SmartLA: Reinforcement learning-based link adaptation for high throughput wireless access networks

Abstract

High throughput wireless standards based on IEEE 802.11n and IEEE 802.11ac have been developed and released within the last few years as new amendments over the commercially popular IEEE 802.11. IEEE 802.11n and IEEE 802.11ac support a large pool of parameter set such as increased number of spatial streams via multiple input multiple output (MIMO) communications, channel bonding, guard intervals, different modulation and coding schemes, several levels of frame aggregation, block acknowledgement etc. As a consequence, they boost up physical data rate in the order of Gigabits per second. However, all these enhancements have their internal trade-offs with the channel quality, as explored in the existing literature. For example, higher channel bonding levels result in poor performance under high bit error rate. In a free wireless environment, multiple heterogeneous stations share the wireless channel which is again a time-varying system. Consequently, none of these link level parameters provide an optimal performance for all channel quality instances.
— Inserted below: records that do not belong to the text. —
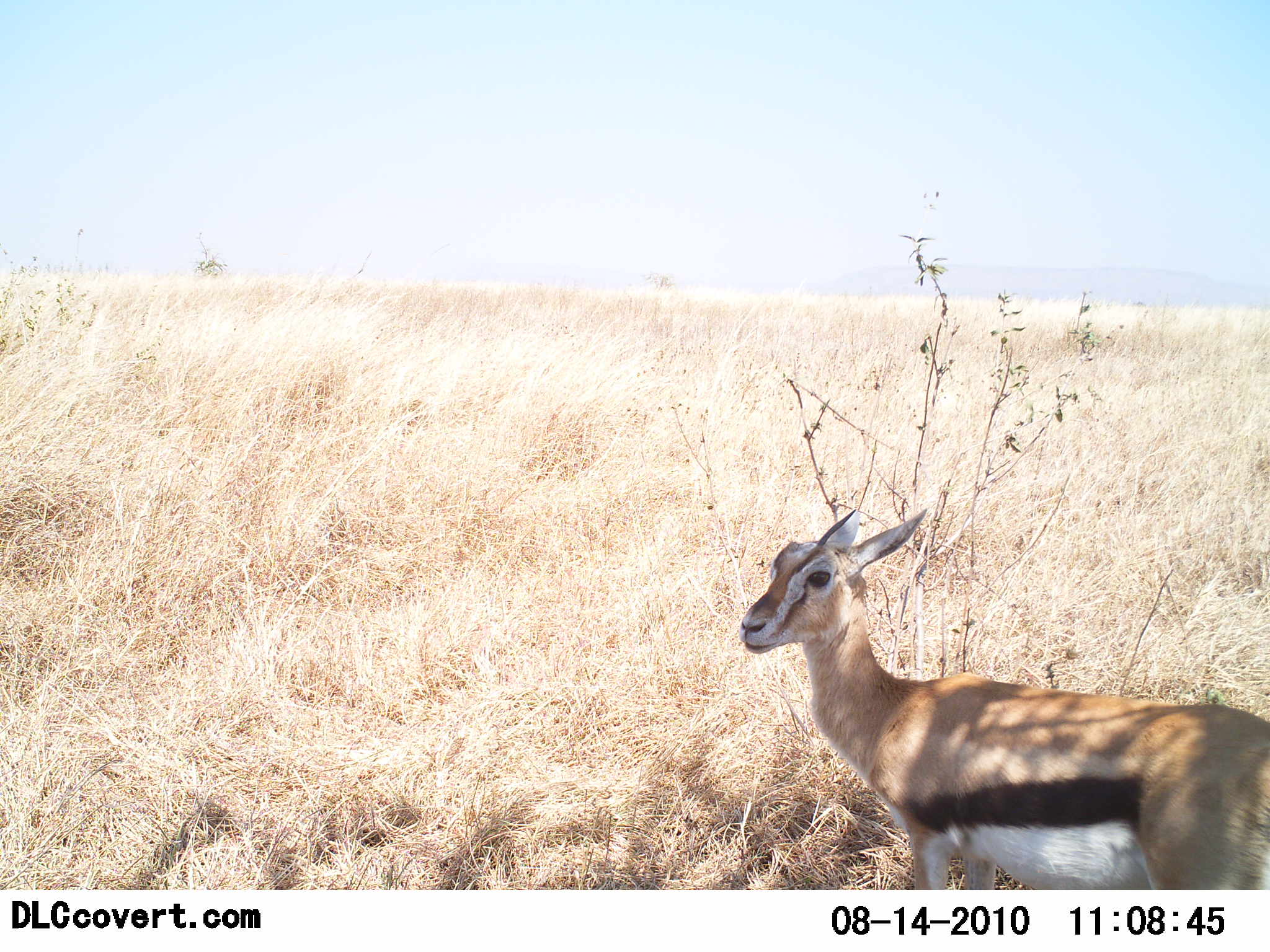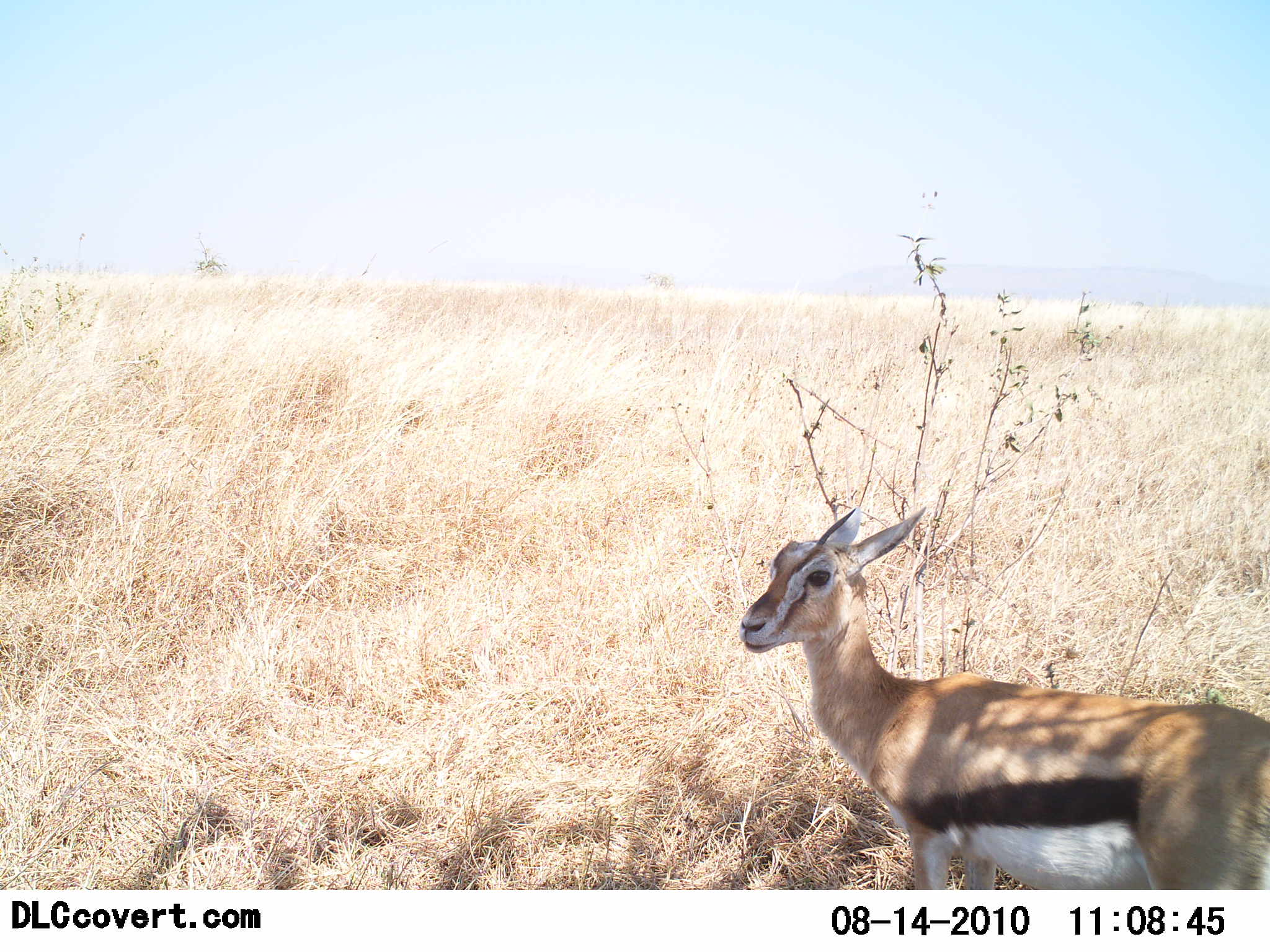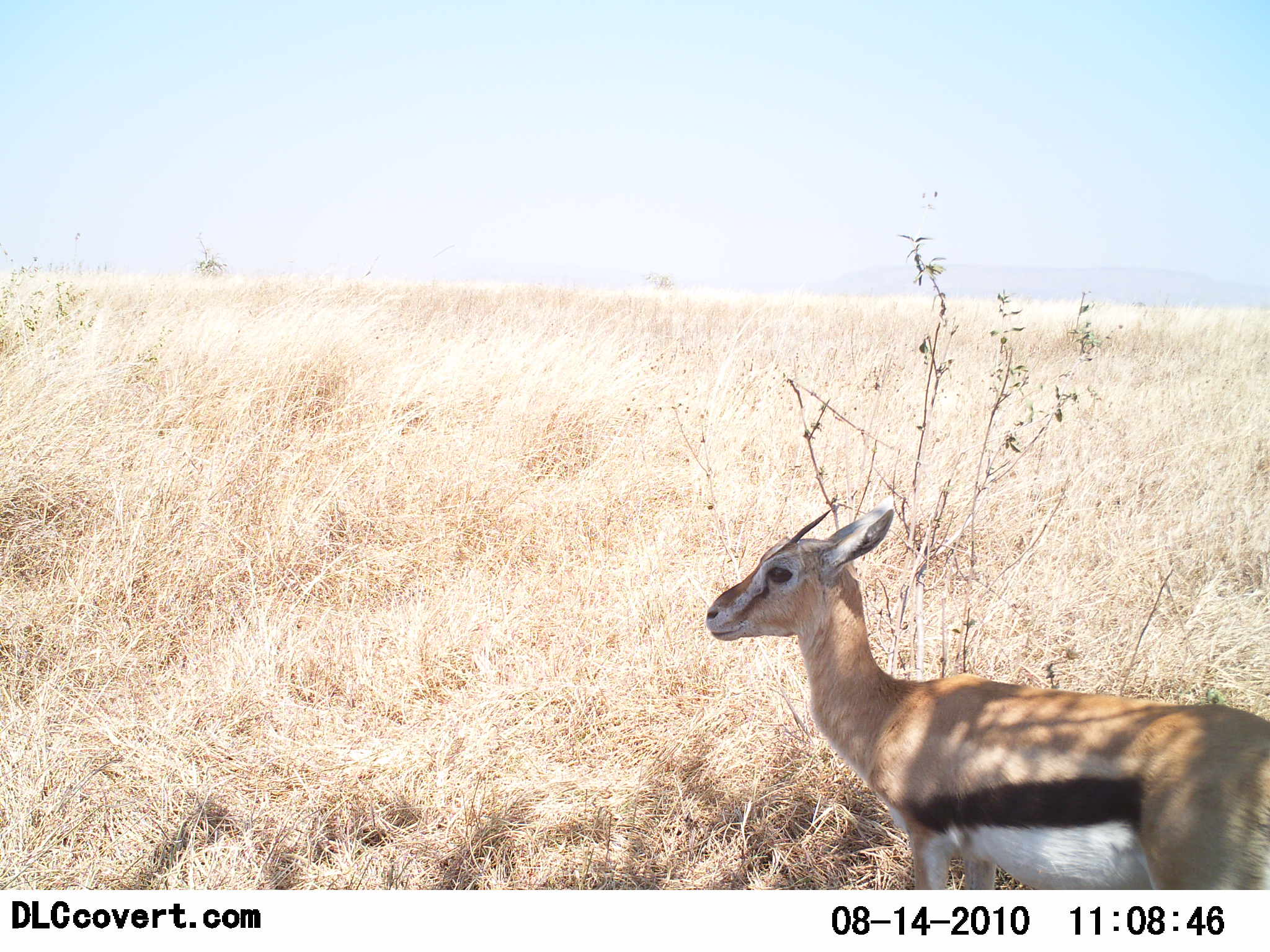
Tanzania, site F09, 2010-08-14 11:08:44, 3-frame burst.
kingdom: Animalia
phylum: Chordata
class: Mammalia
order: Artiodactyla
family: Bovidae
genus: Eudorcas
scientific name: Eudorcas thomsonii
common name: thomson's gazelle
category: gazellethomsons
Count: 1.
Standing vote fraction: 100%.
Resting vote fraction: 0%.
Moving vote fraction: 0%.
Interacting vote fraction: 0%.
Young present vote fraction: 6%.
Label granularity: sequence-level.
Therefore, to practically meet the theoretical high throughput, each wireless device should adapt its physical data transmission rate dynamically by an appropriate tuning of different link parameters. Otherwise, high transmission failure may arise. In this paper, we design an adaptive automated on-line learning mechanism, called “Smart Link Adaptation” (SmartLA), for dynamic selection of link parameters, motivated by “State-Action-Reward-State-Action” (SARSA) model, a variant of reinforcement learning. SmartLA can make a wireless station quite intelligent to cope up with various network conditions by exploiting the best suited data rate observed so far for various channel conditions from the past experience as well as by exploring different possible set of parameters. We analyze the performance of SmartLA in both from simulation analysis and over a 26 nodes IEEE 802.11ac testbed (6 access points and 20 client devices). We observe that the proposed link adaptation mechanism performs significantly better compared to other competing mechanisms mentioned in the literature.